Generell viel uns auf, dass täglich bemerkenswert schnelle Fortschritte im Wiederaufbau gemacht werden und ein unglaublich großes Zusammengehörigkeitsgefühl unter den Betroffenen herrscht.

Wir brachten noch ein paar Spiele und Klamotten, die wir ausmisten konnten ins Camp und fuhren am nächsten Tag weiter Richtung Süden, um von Puerto Lopez aus auf die "Isla de la Plata" zu fahren. Die Insel ist wie eine kleine Version der Galapagos Inseln, die man im Rahmen einer Tour an einem Tag besichtigen kann – Galapagos für Arme.

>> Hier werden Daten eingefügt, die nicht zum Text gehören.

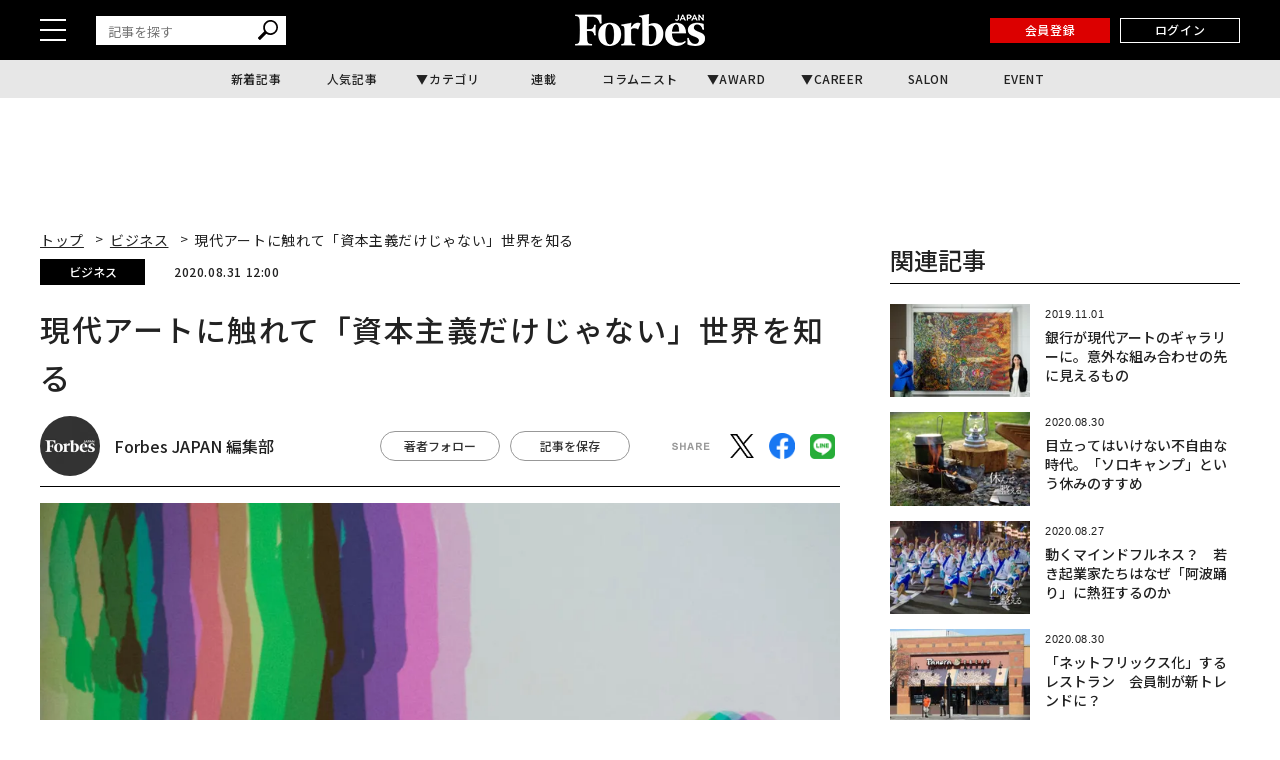

--- FILE ---
content_type: text/html; charset=utf-8
request_url: https://www.google.com/recaptcha/api2/aframe
body_size: 184
content:
<!DOCTYPE HTML><html><head><meta http-equiv="content-type" content="text/html; charset=UTF-8"></head><body><script nonce="l8LbEK_RMJ7nf2C_3C9ZTA">/** Anti-fraud and anti-abuse applications only. See google.com/recaptcha */ try{var clients={'sodar':'https://pagead2.googlesyndication.com/pagead/sodar?'};window.addEventListener("message",function(a){try{if(a.source===window.parent){var b=JSON.parse(a.data);var c=clients[b['id']];if(c){var d=document.createElement('img');d.src=c+b['params']+'&rc='+(localStorage.getItem("rc::a")?sessionStorage.getItem("rc::b"):"");window.document.body.appendChild(d);sessionStorage.setItem("rc::e",parseInt(sessionStorage.getItem("rc::e")||0)+1);localStorage.setItem("rc::h",'1769249487464');}}}catch(b){}});window.parent.postMessage("_grecaptcha_ready", "*");}catch(b){}</script></body></html>

--- FILE ---
content_type: application/javascript; charset=utf-8
request_url: https://fundingchoicesmessages.google.com/f/AGSKWxUMDmPNxCjTRAk-LCr7n1FthgPFN0R5Z4k_k-OoNUUrvkEE4sSz3ujJi1l1736ioXGAVCXipi66cBIvgvLu2AGup9eUDMncwRNuHuTCxMrvI6Z-b0qhpRZ4WYArLLdUG_y_HIUrVoyFZlPxfuDwOVJCbkAkEqiZRIyV_qQCsCftIJ9gz8JTzOMW863D/_/stats/?t_sid=/ad.cgi?/ads_google./contentAdServlet??adspot_
body_size: -1289
content:
window['3551ba98-b953-4e9b-88bc-dded999a96b9'] = true;

--- FILE ---
content_type: application/javascript; charset=utf-8
request_url: https://fundingchoicesmessages.google.com/f/AGSKWxUqKUJC4FD3qV5au2D0V3kzpJNGDcV4PtsTZS42nbnq9KDQgdN37lBf3609jr2Xky7NXHDjt0VrQtSlXV4P6BLUxzGE8Hakmc8S3SxIWKqxjRjdFQfNAIxkI33zS_XKFr3eaA9ZYA==?fccs=W251bGwsbnVsbCxudWxsLG51bGwsbnVsbCxudWxsLFsxNzY5MjQ5NDg0LDgxODAwMDAwMF0sbnVsbCxudWxsLG51bGwsW251bGwsWzcsOSw2XSxudWxsLDIsbnVsbCwiZW4iLG51bGwsbnVsbCxudWxsLG51bGwsbnVsbCwzXSwiaHR0cHM6Ly9mb3JiZXNqYXBhbi5jb20vYXJ0aWNsZXMvZGV0YWlsLzM2NzM2IixudWxsLFtbOCwiazYxUEJqbWs2TzAiXSxbOSwiZW4tVVMiXSxbMTksIjIiXSxbMTcsIlswXSJdLFsyNCwiIl0sWzI5LCJmYWxzZSJdXV0
body_size: 213
content:
if (typeof __googlefc.fcKernelManager.run === 'function') {"use strict";this.default_ContributorServingResponseClientJs=this.default_ContributorServingResponseClientJs||{};(function(_){var window=this;
try{
var qp=function(a){this.A=_.t(a)};_.u(qp,_.J);var rp=function(a){this.A=_.t(a)};_.u(rp,_.J);rp.prototype.getWhitelistStatus=function(){return _.F(this,2)};var sp=function(a){this.A=_.t(a)};_.u(sp,_.J);var tp=_.ed(sp),up=function(a,b,c){this.B=a;this.j=_.A(b,qp,1);this.l=_.A(b,_.Pk,3);this.F=_.A(b,rp,4);a=this.B.location.hostname;this.D=_.Fg(this.j,2)&&_.O(this.j,2)!==""?_.O(this.j,2):a;a=new _.Qg(_.Qk(this.l));this.C=new _.dh(_.q.document,this.D,a);this.console=null;this.o=new _.mp(this.B,c,a)};
up.prototype.run=function(){if(_.O(this.j,3)){var a=this.C,b=_.O(this.j,3),c=_.fh(a),d=new _.Wg;b=_.hg(d,1,b);c=_.C(c,1,b);_.jh(a,c)}else _.gh(this.C,"FCNEC");_.op(this.o,_.A(this.l,_.De,1),this.l.getDefaultConsentRevocationText(),this.l.getDefaultConsentRevocationCloseText(),this.l.getDefaultConsentRevocationAttestationText(),this.D);_.pp(this.o,_.F(this.F,1),this.F.getWhitelistStatus());var e;a=(e=this.B.googlefc)==null?void 0:e.__executeManualDeployment;a!==void 0&&typeof a==="function"&&_.To(this.o.G,
"manualDeploymentApi")};var vp=function(){};vp.prototype.run=function(a,b,c){var d;return _.v(function(e){d=tp(b);(new up(a,d,c)).run();return e.return({})})};_.Tk(7,new vp);
}catch(e){_._DumpException(e)}
}).call(this,this.default_ContributorServingResponseClientJs);
// Google Inc.

//# sourceURL=/_/mss/boq-content-ads-contributor/_/js/k=boq-content-ads-contributor.ContributorServingResponseClientJs.en_US.k61PBjmk6O0.es5.O/d=1/exm=ad_blocking_detection_executable,kernel_loader,loader_js_executable,web_iab_tcf_v2_signal_executable/ed=1/rs=AJlcJMztj-kAdg6DB63MlSG3pP52LjSptg/m=cookie_refresh_executable
__googlefc.fcKernelManager.run('\x5b\x5b\x5b7,\x22\x5b\x5bnull,\\\x22forbesjapan.com\\\x22,\\\x22AKsRol8v4ZFLUyilNeruOr3v24dcqSFKuSZ-3IVcTCO5tnMnaj7Q8kdJEnVBy5rjzU5kpRhgXsp1KX2nWwWXBvTvgOwJOThUyVBsHGeNvEZ-L8GxBgcEgN58VxdvB3AwLV4i65t7oUJPzHve3MTNg4qPJZ2wBhfYVA\\\\u003d\\\\u003d\\\x22\x5d,null,\x5b\x5bnull,null,null,\\\x22https:\/\/fundingchoicesmessages.google.com\/f\/AGSKWxX8Zotm58DUxYHrvUucs5M0eP0ZJdmHtuIB4Vb-FDYGJmAkGmEGTRMEBFNVWiDxNQct98fUIfKI48HAJWIKXhDrNmBVxQFvvQCFfVcXt55uFpp6s5eFcBegOPVISUi8pDWNPP7syg\\\\u003d\\\\u003d\\\x22\x5d,null,null,\x5bnull,null,null,\\\x22https:\/\/fundingchoicesmessages.google.com\/el\/AGSKWxV6HpA8WEZ-jYvnfJdv5U7slW2LMfhuGijkgFLfO1EqvFR3q8t7Gry4-y7YimOmG4x9ie50fh-PxrWYL6FQJ-j4WyuFLBg6GU3NFeiDtomnpD2dRqHEevaVIjp6sV3k6nMYBL_MyA\\\\u003d\\\\u003d\\\x22\x5d,null,\x5bnull,\x5b7,9,6\x5d,null,2,null,\\\x22en\\\x22,null,null,null,null,null,3\x5d,null,\\\x22Privacy and cookie settings\\\x22,\\\x22Close\\\x22,null,null,null,\\\x22Managed by Google. Complies with IAB TCF. CMP ID: 300\\\x22\x5d,\x5b2,1\x5d\x5d\x22\x5d\x5d,\x5bnull,null,null,\x22https:\/\/fundingchoicesmessages.google.com\/f\/AGSKWxUwjbIoTsWcoQrca2BAhNguFt-fHUcQD02nQYwyYN2BvdPtDHO2lC5v0497ixUT74AYakVcCWmeF2CdoPtfysRV2vKAYP3s4wYXzdij9wrvO7IHRJ55mN9wTyzRomKMbeZo-z-n5Q\\u003d\\u003d\x22\x5d\x5d');}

Nach einer einstündigen Fahrt auf einem 300 PS Boot kamen wir auf der Insel an und wurden von Meeresschildkröten die sich ums Boot tummelten begrüßt. Ein Guide führte uns über die Insel und zeigte die verschiedenen Pflanzen und Tiere. Und schon bald sahen wir die ersten Blaufußtölpel (eine Art Möwe mit blauen Füßen). Die Vögel waren total unerschrocken und man konnte bis auf einen halben Meter nah an sie heran. Die Aussicht von der Insel auf das tiefblaue Meer rundherum ist gigantisch. Wir kamen an immer mehr Blaufußtölpeln vorbei , entdeckten zahlreiche medizinische Pflanzen und am Ende sahen wir noch "Frigatas", schwarze Meeresvögel die wie große Schwalben aussehen. Die Besonderheit: Die Männchen haben am Hals einen roten Sack, den sie zu einem riesigen Ballon mit Luft aufblasen können um in der Balzzeit Weibchen anzulocken. Nach einem kleinen Snack auf dem Boot sprangen wir noch mit Schnorchel ins Wasser. Dort erwarteten uns ein paar der Darsteller des "Findet Nemo" Films. Unter vielen kleinen und größeren bunten Fischen in den Korallen sahen wir einen Artgenossen von "Kahn" (Halfterfisch, bei Nemo der Chef im Aquarium) und einen großen Schwarm Dories (blauer Doktorfisch) und waren überrascht: Dorie ist in Natur sehr viel größer als man denkt, bestimmt 30-40cm lang! Auf dem Rückweg zum Festland gabs noch eine Überraschung. Auf halber Strecke begleitete uns ein Schwarm Delfine für ein Stückchen, die immer wieder aus dem Wasser sprangen. Ein wirklich toller Ausflug.